» **Task brief**
Please return, word for word, the lines of the rows below, starting with the line that contains "As this snapshot" and going on through the last line of the rows, both ends included.

↓

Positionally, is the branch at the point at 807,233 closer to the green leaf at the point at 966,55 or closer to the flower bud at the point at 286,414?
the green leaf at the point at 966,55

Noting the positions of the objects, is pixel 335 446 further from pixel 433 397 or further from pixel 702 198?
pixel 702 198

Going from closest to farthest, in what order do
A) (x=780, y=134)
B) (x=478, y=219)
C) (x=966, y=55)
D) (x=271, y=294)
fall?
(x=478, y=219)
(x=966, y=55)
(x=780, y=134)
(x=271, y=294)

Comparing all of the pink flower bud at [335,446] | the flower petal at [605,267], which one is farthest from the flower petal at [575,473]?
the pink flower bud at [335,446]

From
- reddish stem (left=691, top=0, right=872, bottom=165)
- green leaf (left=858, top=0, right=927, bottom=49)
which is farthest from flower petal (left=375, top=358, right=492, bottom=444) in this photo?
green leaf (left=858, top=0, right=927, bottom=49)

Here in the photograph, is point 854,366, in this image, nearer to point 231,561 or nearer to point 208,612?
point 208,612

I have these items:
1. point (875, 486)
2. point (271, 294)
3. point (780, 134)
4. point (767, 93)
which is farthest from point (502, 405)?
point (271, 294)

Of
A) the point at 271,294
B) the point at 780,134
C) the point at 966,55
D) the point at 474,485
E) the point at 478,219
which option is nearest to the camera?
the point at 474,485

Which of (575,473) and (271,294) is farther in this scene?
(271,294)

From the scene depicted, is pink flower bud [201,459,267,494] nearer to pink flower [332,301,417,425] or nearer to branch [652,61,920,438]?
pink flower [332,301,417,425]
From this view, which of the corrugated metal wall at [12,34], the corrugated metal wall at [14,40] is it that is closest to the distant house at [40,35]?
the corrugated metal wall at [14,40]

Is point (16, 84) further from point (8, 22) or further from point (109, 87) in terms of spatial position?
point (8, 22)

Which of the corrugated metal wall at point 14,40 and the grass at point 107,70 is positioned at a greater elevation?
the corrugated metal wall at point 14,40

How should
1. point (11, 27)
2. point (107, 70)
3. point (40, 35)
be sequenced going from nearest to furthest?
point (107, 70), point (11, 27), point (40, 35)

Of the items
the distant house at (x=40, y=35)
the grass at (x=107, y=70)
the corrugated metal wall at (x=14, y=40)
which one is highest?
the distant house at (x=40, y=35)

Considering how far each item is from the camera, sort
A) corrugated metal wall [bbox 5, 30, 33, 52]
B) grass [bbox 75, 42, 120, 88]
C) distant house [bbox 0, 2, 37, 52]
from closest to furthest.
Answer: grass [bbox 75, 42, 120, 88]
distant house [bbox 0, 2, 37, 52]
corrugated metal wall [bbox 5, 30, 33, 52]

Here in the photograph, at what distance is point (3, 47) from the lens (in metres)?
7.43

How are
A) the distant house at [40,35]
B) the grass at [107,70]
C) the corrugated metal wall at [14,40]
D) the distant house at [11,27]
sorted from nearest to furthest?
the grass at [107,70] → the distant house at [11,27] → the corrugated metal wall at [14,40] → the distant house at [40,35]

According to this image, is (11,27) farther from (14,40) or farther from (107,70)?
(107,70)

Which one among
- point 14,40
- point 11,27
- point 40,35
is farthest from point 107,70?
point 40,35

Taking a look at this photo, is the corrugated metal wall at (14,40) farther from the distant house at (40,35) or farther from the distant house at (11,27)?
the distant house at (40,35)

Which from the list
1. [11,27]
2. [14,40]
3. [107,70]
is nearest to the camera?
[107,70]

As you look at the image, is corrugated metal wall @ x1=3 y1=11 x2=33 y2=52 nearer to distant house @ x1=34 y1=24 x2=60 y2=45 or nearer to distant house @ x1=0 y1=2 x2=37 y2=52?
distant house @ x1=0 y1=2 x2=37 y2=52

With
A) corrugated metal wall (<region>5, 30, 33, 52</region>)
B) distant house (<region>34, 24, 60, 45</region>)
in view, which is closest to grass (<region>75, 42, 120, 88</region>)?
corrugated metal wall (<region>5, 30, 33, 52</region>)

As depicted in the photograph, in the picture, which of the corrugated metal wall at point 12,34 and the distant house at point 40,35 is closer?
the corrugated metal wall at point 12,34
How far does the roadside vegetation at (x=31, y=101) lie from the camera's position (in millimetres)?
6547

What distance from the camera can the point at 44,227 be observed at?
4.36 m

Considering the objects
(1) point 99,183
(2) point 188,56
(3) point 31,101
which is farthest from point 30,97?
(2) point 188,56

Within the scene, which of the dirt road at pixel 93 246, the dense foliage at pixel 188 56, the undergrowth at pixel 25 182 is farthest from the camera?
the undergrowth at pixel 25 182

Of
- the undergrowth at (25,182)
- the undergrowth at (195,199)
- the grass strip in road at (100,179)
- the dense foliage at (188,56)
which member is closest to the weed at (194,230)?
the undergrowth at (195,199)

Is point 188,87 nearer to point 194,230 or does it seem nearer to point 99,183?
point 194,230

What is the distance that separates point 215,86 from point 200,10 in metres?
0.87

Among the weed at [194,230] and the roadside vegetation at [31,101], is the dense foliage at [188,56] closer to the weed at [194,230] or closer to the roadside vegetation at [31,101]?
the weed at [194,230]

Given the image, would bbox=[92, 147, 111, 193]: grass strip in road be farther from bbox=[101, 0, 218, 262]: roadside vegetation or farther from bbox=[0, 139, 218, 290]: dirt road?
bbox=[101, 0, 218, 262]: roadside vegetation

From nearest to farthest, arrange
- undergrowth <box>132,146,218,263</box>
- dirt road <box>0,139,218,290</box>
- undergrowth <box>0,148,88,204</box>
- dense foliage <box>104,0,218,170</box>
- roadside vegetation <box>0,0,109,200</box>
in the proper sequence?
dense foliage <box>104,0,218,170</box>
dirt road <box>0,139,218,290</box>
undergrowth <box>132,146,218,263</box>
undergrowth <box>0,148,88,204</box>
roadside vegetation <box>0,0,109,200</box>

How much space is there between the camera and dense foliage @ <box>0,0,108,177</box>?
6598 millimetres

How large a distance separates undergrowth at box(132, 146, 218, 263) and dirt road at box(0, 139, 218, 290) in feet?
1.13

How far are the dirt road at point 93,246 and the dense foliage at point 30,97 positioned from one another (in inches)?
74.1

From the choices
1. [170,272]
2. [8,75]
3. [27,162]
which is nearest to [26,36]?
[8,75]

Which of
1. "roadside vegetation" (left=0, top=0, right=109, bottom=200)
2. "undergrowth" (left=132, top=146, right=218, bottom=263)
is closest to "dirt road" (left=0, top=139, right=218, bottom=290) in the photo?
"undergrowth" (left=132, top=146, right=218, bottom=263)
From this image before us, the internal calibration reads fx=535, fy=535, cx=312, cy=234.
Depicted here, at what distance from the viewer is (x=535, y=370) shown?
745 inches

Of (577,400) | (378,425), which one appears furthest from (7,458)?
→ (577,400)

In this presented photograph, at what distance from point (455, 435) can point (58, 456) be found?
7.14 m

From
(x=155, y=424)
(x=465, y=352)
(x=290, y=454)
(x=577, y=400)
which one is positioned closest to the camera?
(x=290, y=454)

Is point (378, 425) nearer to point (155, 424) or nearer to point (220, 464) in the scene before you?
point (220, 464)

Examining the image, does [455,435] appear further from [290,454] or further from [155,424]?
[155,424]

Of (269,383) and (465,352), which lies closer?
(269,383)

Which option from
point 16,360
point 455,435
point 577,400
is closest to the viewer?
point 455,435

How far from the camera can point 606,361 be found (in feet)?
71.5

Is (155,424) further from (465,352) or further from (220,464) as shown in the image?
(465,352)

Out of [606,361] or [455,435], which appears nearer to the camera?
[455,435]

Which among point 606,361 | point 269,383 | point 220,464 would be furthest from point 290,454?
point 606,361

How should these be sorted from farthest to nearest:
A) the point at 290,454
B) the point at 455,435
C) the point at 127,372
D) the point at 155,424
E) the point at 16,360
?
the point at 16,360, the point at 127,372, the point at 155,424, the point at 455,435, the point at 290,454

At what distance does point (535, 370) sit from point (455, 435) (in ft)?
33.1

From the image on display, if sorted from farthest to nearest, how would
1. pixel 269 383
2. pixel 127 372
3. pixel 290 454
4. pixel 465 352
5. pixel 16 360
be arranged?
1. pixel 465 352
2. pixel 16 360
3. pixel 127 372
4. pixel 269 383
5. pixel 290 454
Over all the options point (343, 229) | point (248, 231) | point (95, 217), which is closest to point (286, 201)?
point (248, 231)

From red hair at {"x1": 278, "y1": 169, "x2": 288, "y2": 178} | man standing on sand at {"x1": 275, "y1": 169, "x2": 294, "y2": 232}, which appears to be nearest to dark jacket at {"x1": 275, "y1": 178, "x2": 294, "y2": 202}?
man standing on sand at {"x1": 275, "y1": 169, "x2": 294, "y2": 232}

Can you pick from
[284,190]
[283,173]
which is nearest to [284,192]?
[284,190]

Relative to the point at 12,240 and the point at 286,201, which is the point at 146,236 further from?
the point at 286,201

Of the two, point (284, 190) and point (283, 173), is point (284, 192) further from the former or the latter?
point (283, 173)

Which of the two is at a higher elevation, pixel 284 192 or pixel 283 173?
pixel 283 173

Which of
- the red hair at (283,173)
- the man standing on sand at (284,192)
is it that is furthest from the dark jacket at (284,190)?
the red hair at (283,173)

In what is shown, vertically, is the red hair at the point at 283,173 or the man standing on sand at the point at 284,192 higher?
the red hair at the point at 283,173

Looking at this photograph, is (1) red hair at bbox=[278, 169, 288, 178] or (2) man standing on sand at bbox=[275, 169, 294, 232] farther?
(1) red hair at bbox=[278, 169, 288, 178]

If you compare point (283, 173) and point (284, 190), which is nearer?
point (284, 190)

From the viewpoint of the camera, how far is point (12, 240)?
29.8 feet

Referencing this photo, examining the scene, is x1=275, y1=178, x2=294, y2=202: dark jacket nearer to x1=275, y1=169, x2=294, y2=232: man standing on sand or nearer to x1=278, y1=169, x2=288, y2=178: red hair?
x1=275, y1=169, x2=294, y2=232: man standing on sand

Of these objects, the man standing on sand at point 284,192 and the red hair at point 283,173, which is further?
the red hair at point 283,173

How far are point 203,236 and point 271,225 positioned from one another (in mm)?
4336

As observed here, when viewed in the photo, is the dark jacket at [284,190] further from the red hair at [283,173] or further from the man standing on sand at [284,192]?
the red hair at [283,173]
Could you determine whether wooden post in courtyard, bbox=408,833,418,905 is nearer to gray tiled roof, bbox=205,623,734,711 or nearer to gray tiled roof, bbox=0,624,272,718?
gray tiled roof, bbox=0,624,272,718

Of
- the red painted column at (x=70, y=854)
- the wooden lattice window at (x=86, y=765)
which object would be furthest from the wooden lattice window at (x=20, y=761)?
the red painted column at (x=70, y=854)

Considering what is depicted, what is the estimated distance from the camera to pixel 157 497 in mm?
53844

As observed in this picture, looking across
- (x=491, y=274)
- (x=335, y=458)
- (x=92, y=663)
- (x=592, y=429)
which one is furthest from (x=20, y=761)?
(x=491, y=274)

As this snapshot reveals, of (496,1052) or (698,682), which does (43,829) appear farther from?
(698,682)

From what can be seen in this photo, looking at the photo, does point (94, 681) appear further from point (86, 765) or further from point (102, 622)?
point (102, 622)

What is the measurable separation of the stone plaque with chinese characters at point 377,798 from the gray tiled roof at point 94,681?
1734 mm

↑

» **Finished task**
As this snapshot reveals, of (496,1052) or (698,682), which does (43,829) appear farther from?
(698,682)

From what can be seen in this photo, looking at the photo, does point (94, 681) appear further from point (86, 765) or further from point (102, 622)?
point (102, 622)

What is the measurable separation of the stone plaque with chinese characters at point 377,798 from the gray tiled roof at point 94,681?
1734 mm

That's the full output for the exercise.